Realitätsflucht am PC: Gedanken zum Geburtstag

20.01.2026

Der 17. Januar ist durch. Der Kalender hat umgeblättert, ich bin offiziell ein Jahr älter. Geschenke ausgepackt, Gratulationen abgehakt. Die neue Woche hat uns längst wieder, der Alltag läuft an. Aber ehrlich gesagt: Ich lasse ihn noch nicht ganz an mich ran.

Wenn man älter wird, ändern sich die Prioritäten. Früher ging es darum, nichts zu verpassen. Überall dabei zu sein. Heute? Heute ist der größte Luxus, Zeit für sich selbst zu haben. Und diese Zeit habe ich mir genommen – und nehme sie mir auch in dieser Woche noch, wann immer es geht.

Keine Kompromisse, nur Gameplay

Vielleicht war es die Enttäuschung über das Leverkusen-Spiel am Wochenende, die mich dazu gebracht hat, die Realität komplett auszublenden. Wenn die Werkself auf dem Rasen nicht liefert, muss ich mir meine Erfolgserlebnisse eben woanders holen.

Also: PC an. Nicht um Mails zu checken, nicht um Nachrichten zu lesen. Sondern um abzutauchen. Das ist für mich der entscheidende Unterschied zur Konsole auf der Couch. Am PC sitze ich drin im Geschehen. Monitor nah dran, Noise-Cancelling-Headset auf, Maus und Tastatur als direkte Verlängerung der Gedanken.

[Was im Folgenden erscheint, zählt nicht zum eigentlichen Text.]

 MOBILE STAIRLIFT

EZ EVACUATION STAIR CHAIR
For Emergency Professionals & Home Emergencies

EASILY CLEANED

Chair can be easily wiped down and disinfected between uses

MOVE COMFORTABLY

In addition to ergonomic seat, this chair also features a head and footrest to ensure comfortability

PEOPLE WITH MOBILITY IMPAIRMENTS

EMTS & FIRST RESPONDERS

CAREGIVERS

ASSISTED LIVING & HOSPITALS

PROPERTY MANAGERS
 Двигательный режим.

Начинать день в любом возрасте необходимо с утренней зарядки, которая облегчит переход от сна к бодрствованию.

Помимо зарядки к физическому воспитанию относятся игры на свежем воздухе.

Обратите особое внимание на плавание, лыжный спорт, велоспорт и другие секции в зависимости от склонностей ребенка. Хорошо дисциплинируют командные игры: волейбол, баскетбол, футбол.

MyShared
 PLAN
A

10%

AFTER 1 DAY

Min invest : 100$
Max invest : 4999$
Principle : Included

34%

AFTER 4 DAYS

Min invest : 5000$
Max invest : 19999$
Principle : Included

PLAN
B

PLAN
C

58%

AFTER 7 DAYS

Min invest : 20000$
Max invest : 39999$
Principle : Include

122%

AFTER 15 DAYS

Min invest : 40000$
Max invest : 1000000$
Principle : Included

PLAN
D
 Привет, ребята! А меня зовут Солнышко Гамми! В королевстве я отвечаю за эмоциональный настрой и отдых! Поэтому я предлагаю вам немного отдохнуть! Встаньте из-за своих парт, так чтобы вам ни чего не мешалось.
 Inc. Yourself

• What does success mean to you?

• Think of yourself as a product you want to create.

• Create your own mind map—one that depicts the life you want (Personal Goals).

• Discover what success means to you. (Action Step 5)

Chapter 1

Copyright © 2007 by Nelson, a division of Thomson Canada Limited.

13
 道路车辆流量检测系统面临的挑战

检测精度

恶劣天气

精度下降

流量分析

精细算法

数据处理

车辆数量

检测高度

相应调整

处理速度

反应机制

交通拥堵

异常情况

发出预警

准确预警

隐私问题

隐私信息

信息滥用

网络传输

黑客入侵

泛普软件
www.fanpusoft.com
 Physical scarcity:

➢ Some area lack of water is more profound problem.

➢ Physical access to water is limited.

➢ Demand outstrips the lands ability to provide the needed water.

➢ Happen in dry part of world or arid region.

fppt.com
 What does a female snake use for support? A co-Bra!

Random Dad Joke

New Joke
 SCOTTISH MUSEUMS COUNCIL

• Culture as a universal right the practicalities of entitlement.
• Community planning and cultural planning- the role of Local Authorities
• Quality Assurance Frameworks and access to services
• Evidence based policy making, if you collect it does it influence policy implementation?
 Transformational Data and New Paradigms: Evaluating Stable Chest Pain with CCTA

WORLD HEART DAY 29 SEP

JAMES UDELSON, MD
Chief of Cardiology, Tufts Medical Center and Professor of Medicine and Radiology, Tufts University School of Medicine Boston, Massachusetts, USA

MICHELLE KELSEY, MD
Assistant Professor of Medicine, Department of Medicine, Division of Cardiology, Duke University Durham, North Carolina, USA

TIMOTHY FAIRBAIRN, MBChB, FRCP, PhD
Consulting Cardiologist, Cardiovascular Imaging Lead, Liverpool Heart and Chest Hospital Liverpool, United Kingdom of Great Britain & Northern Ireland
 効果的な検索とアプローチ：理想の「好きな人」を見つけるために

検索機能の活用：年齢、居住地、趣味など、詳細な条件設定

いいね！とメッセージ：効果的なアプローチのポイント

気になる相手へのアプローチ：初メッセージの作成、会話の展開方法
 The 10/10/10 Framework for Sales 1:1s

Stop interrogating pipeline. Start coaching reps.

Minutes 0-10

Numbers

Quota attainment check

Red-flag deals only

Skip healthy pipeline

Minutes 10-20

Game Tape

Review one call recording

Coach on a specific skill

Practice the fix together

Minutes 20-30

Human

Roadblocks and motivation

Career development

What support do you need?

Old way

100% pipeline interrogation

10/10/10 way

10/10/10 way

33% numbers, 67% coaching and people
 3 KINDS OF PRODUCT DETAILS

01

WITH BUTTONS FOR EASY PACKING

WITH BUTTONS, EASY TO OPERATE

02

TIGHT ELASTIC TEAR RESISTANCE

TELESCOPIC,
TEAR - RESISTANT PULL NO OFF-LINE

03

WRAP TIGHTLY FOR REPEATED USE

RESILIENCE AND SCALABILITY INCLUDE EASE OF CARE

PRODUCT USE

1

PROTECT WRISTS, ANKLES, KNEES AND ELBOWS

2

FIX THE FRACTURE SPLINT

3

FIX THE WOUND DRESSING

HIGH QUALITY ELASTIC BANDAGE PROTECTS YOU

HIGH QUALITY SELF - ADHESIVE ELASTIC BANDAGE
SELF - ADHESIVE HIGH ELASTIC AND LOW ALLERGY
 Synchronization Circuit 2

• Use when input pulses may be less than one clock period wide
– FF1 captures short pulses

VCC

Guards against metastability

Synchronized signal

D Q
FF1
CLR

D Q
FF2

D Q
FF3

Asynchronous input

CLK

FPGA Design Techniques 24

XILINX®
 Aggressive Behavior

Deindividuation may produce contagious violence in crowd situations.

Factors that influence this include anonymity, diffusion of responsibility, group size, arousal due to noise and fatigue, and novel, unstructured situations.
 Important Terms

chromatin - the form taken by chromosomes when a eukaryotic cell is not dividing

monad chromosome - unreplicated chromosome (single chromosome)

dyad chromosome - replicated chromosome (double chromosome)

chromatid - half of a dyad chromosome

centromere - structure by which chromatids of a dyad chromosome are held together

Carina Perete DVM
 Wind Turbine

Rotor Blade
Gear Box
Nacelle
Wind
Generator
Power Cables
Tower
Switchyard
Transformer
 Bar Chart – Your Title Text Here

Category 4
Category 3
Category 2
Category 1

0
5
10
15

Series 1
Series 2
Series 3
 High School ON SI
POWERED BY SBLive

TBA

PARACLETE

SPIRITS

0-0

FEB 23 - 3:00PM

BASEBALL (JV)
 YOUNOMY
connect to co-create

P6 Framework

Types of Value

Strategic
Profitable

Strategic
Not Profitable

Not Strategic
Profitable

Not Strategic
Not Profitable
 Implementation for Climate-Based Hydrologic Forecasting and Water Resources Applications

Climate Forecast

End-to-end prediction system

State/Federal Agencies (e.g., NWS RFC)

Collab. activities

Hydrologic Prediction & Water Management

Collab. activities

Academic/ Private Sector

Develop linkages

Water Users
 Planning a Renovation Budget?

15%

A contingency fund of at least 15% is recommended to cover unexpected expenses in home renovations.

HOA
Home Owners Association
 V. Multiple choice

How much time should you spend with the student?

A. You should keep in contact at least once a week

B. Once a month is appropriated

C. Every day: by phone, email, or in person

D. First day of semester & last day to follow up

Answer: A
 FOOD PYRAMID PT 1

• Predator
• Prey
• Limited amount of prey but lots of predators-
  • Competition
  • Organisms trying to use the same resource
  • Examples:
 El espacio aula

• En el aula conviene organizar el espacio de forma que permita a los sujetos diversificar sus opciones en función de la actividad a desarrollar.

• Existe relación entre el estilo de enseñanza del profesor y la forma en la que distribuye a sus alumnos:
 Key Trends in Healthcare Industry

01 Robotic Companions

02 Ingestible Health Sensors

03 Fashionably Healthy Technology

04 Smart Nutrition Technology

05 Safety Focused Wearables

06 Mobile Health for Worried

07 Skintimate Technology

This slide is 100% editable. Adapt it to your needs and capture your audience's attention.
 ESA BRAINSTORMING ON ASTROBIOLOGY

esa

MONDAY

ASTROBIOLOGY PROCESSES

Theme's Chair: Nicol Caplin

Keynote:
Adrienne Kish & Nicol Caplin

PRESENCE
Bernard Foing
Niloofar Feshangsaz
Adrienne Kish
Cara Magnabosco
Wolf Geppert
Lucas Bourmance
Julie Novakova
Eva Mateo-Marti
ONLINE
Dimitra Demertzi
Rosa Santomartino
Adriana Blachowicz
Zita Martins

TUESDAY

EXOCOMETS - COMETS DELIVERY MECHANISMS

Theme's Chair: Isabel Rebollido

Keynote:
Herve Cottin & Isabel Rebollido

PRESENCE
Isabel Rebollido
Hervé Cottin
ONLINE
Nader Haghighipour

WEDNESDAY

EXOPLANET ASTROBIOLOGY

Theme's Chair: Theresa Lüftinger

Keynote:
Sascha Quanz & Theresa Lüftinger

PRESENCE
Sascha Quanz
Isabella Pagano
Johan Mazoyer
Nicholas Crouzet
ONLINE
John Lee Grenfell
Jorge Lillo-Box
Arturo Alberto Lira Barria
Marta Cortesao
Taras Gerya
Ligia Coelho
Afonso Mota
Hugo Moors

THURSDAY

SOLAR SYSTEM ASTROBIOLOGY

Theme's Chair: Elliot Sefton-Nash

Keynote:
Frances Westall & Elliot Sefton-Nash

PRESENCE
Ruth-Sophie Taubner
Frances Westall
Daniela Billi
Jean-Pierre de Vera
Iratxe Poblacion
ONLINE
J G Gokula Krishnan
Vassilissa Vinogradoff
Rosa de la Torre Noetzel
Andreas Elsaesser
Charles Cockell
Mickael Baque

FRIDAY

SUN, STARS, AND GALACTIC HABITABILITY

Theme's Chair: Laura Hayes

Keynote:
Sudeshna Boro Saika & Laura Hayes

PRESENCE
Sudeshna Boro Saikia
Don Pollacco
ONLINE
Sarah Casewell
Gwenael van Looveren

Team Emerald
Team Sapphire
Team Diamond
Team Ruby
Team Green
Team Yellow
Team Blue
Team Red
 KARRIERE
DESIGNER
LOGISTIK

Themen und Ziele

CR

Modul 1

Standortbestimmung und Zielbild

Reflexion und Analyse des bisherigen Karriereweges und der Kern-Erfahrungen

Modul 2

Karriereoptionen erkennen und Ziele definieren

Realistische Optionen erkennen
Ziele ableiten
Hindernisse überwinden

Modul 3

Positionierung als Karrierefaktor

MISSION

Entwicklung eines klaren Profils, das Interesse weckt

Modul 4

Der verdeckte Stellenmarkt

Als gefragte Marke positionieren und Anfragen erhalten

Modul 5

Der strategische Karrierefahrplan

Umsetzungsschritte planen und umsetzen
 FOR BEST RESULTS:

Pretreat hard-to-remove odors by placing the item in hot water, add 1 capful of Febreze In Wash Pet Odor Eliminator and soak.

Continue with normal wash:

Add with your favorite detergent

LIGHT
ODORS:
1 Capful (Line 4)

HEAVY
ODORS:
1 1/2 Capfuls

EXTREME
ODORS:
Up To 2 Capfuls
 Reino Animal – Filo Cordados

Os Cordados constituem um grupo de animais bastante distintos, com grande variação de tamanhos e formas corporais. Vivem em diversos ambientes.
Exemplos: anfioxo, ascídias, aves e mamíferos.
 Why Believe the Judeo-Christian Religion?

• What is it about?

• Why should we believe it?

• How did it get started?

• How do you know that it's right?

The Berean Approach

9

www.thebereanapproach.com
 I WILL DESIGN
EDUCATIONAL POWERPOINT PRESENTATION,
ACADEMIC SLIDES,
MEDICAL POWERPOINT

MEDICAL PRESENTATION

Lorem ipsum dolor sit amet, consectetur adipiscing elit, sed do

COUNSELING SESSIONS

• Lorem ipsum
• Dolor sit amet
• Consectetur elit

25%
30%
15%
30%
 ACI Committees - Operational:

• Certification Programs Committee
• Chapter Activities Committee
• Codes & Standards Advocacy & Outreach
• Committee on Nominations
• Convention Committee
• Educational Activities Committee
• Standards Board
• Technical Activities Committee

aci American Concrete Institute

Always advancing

Es hat etwas Meditatives, sich komplett in einer Spielwelt zu verlieren. Egal ob Strategie, Shooter oder RPG – für ein paar Stunden gibt es keine Verpflichtungen, kein Älterwerden, keine schlechten Nachrichten. Es gibt nur die nächste Mission, den nächsten Checkpoint, den nächsten Sieg.

Das digitale Detox der anderen Art

Manche Leute gehen wandern, um den Kopf frei zu kriegen. Ich gehe zocken. Dort herrscht eine klare Logik, die mir im echten Leben oft fehlt. Wenn ich im Spiel scheitere, lade ich neu und mache es besser. Im echten Leben – und gerade mit einem Jahr mehr auf dem Buckel – merkt man, dass es keine Quicksave-Funktion gibt.

Deshalb nehme ich den Vibe vom Wochenende mit in diese Woche. Einfach mal nur „Spieler“ sein, nicht Sohn, nicht Bruder, nicht Geburtstagskind. Die Grafik auf Ultra, die Framerate stabil und der Fokus messerscharf.

Man ist so alt, wie man sich fühlt? Aktuell fühle ich mich komplett resetet. Bereit für alles, was die Woche noch bringt. Aber erst nach der nächsten Runde.